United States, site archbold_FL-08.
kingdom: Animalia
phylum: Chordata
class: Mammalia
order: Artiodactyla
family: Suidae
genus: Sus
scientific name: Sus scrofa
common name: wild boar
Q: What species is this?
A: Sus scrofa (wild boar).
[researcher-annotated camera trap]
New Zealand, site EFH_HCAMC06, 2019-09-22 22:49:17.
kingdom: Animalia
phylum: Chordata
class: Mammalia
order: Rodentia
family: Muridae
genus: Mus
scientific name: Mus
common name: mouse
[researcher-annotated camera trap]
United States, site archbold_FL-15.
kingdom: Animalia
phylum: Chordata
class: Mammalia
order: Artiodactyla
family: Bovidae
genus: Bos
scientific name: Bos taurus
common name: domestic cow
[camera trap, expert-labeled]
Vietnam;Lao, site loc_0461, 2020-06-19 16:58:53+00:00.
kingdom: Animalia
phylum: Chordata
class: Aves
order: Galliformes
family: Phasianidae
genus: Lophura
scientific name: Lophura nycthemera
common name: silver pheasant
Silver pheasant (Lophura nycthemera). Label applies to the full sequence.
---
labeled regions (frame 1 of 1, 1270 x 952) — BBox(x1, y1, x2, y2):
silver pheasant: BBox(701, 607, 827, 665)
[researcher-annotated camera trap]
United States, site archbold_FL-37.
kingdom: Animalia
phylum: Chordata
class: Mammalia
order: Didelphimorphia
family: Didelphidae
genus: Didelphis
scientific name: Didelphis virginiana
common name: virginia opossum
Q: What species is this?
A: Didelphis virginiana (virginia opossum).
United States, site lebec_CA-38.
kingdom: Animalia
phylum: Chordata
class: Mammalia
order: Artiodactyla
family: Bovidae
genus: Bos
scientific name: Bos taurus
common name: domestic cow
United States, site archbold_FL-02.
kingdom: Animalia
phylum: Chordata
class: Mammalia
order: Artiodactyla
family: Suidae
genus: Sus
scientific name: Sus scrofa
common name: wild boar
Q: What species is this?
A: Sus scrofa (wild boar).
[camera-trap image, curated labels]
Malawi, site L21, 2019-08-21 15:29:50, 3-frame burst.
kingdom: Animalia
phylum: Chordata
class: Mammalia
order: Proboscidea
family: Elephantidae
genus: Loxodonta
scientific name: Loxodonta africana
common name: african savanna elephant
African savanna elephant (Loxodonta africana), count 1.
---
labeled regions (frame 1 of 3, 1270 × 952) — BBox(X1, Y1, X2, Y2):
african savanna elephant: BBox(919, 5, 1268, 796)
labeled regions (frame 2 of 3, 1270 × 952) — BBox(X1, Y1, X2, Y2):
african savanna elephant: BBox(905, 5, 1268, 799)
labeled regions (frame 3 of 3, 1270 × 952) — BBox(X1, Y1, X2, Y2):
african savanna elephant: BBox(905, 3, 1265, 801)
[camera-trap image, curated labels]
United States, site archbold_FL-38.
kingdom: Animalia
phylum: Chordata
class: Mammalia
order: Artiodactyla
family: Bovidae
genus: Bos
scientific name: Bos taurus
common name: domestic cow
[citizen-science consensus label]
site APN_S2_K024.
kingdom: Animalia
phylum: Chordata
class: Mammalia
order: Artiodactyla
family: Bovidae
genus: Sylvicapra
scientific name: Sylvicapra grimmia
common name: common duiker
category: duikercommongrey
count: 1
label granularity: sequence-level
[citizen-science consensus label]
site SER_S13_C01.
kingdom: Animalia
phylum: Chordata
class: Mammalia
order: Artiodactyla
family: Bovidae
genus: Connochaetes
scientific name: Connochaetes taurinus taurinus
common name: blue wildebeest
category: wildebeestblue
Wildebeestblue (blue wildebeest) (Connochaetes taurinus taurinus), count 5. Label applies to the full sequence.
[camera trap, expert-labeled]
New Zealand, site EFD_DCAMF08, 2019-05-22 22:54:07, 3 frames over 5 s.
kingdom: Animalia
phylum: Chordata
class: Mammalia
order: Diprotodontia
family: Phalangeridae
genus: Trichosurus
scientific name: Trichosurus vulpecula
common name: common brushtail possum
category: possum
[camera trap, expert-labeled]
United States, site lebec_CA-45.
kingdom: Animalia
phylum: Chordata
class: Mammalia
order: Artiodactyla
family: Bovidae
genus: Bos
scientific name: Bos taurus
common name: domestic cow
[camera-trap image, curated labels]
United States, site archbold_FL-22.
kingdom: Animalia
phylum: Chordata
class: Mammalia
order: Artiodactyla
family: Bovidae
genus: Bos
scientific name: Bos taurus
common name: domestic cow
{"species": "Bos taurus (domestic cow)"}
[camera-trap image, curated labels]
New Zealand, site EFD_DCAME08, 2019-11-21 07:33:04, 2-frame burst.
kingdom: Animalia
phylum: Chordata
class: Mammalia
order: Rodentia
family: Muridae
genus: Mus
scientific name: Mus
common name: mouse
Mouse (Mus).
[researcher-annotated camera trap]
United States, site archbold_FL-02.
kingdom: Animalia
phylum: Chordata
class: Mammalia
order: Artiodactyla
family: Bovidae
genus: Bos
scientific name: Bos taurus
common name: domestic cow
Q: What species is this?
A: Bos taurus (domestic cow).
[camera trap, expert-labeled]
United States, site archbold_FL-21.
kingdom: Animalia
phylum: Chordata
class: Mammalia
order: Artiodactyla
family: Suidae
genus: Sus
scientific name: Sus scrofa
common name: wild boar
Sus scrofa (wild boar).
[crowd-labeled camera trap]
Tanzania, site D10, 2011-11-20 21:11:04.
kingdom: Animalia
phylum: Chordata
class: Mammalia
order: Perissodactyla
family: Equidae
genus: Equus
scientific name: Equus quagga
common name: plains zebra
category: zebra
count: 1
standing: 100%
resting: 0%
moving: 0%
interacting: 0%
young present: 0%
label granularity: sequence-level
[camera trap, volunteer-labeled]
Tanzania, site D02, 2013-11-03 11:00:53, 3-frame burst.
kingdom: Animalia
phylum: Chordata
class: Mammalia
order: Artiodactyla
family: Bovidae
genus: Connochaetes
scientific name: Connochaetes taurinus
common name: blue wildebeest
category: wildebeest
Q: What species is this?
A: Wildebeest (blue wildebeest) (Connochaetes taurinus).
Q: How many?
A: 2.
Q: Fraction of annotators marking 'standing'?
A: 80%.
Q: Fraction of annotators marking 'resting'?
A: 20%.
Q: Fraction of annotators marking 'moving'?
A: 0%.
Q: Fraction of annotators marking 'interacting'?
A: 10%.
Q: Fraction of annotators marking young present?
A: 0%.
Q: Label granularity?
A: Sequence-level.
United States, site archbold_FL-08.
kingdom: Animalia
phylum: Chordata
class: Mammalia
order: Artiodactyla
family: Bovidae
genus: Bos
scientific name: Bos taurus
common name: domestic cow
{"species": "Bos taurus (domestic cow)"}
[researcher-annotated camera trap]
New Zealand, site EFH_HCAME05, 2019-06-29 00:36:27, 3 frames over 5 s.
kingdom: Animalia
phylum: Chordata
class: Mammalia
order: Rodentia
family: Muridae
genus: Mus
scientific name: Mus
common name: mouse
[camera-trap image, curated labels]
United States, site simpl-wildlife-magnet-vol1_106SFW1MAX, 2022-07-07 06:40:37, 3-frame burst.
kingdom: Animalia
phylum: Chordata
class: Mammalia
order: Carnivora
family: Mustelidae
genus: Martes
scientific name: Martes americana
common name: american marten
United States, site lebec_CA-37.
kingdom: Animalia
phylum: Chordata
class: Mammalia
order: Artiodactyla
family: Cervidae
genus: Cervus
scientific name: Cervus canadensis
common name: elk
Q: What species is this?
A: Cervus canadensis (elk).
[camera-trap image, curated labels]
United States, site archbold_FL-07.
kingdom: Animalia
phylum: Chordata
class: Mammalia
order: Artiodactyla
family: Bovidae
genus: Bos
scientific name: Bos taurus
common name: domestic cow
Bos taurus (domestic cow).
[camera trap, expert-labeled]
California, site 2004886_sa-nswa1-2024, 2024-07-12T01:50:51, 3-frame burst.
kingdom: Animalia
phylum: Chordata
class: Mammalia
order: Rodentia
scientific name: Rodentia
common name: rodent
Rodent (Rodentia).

####################

* Problem *
For every line of the records that includes the string "Fraction", add one to a tally; the answer is that tally alone.

* Exercise output *
5